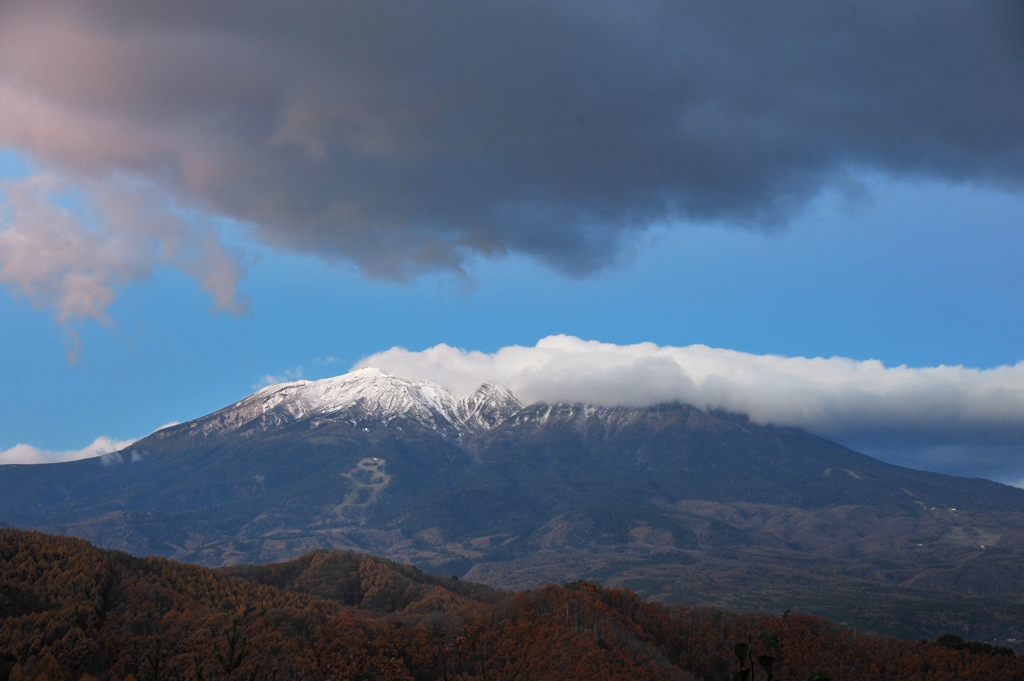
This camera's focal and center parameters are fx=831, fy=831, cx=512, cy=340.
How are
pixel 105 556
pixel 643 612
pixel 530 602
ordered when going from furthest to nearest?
pixel 643 612 → pixel 530 602 → pixel 105 556

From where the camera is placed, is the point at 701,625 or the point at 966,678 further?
the point at 701,625

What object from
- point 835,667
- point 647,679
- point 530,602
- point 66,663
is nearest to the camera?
point 66,663

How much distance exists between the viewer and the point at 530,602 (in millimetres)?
158750

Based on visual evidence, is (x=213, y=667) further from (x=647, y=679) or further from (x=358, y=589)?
(x=358, y=589)

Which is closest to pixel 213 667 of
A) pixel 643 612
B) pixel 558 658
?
pixel 558 658

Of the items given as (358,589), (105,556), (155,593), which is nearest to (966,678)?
(358,589)

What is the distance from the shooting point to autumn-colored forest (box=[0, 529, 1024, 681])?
4594 inches

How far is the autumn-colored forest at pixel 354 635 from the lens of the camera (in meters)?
117

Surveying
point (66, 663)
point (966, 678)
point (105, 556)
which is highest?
point (105, 556)

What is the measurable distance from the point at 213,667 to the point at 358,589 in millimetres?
79331

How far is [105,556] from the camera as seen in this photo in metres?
144

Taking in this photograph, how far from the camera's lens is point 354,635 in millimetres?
133875

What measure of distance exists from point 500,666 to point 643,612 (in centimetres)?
6009

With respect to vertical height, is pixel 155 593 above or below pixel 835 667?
above
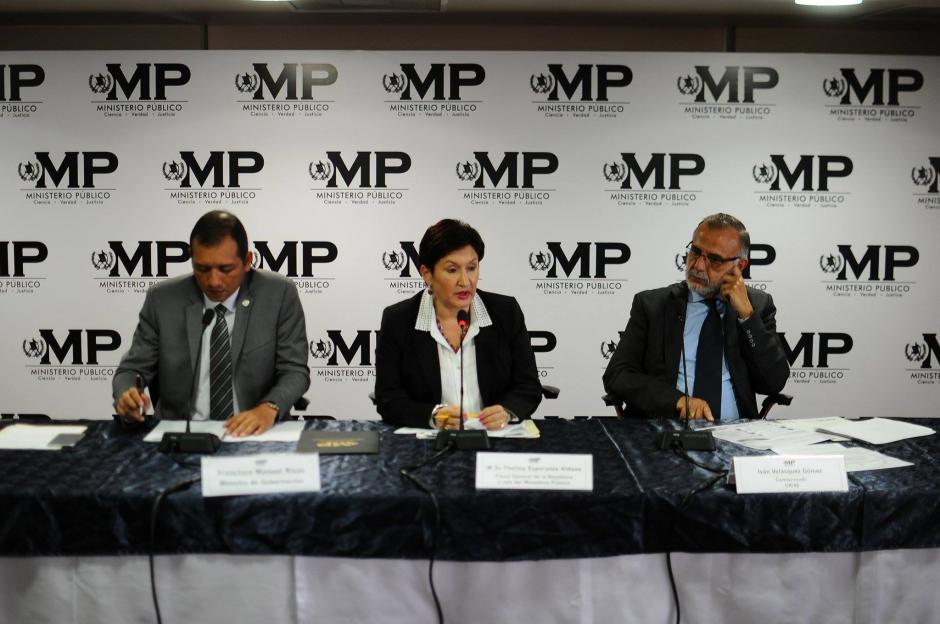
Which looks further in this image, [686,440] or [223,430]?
[223,430]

────

Aim of the exercise = Output all the lines above as a numbered list, omitting blank lines and leaving out the pictures.

Exercise output =
1. This camera's focal and center parameters are fx=831, fy=831, cx=512, cy=340.
2. How are
3. pixel 105 556
4. pixel 643 612
5. pixel 530 602
6. ordered when going from furthest to nearest?
7. pixel 643 612 → pixel 530 602 → pixel 105 556
8. From where the camera is placed, is the point at 701,625 or the point at 966,678 further?
9. the point at 701,625
10. What object from
11. - point 835,667
12. - point 647,679
13. - point 530,602
14. - point 66,663
15. is nearest to the camera?
16. point 66,663
17. How much distance exists between the viewer and the point at 530,602 (in millimetres)?
18. 158750
19. Based on visual evidence, is (x=213, y=667) further from (x=647, y=679) or further from (x=358, y=589)?
20. (x=358, y=589)
21. Which is closest to pixel 213 667 of
22. A) pixel 643 612
23. B) pixel 558 658
24. ?
25. pixel 558 658
26. Of the items given as (358,589), (105,556), (155,593), which is nearest to (966,678)?
27. (358,589)
28. What is the distance from the shooting point to autumn-colored forest (box=[0, 529, 1024, 681])?
29. 4594 inches
30. How far is the autumn-colored forest at pixel 354 635 from the lens of the camera (in meters)?
31. 117
32. Surveying
33. point (66, 663)
34. point (966, 678)
35. point (105, 556)
36. which is highest?
37. point (105, 556)
38. What is the measurable distance from the point at 213,667 to the point at 358,589 in millimetres?
39. 79331
40. How far is [105,556] from the camera as seen in this photo in metres?
41. 144
42. Taking in this photograph, how far from the camera's lens is point 354,635 in millimetres?
43. 133875
44. What measure of distance exists from point 500,666 to point 643,612 (in centimetres)?
45. 6009
46. With respect to vertical height, is pixel 155 593 above or below pixel 835 667?
47. above
48. Which looks further in this image, [686,440] or [223,430]?
49. [223,430]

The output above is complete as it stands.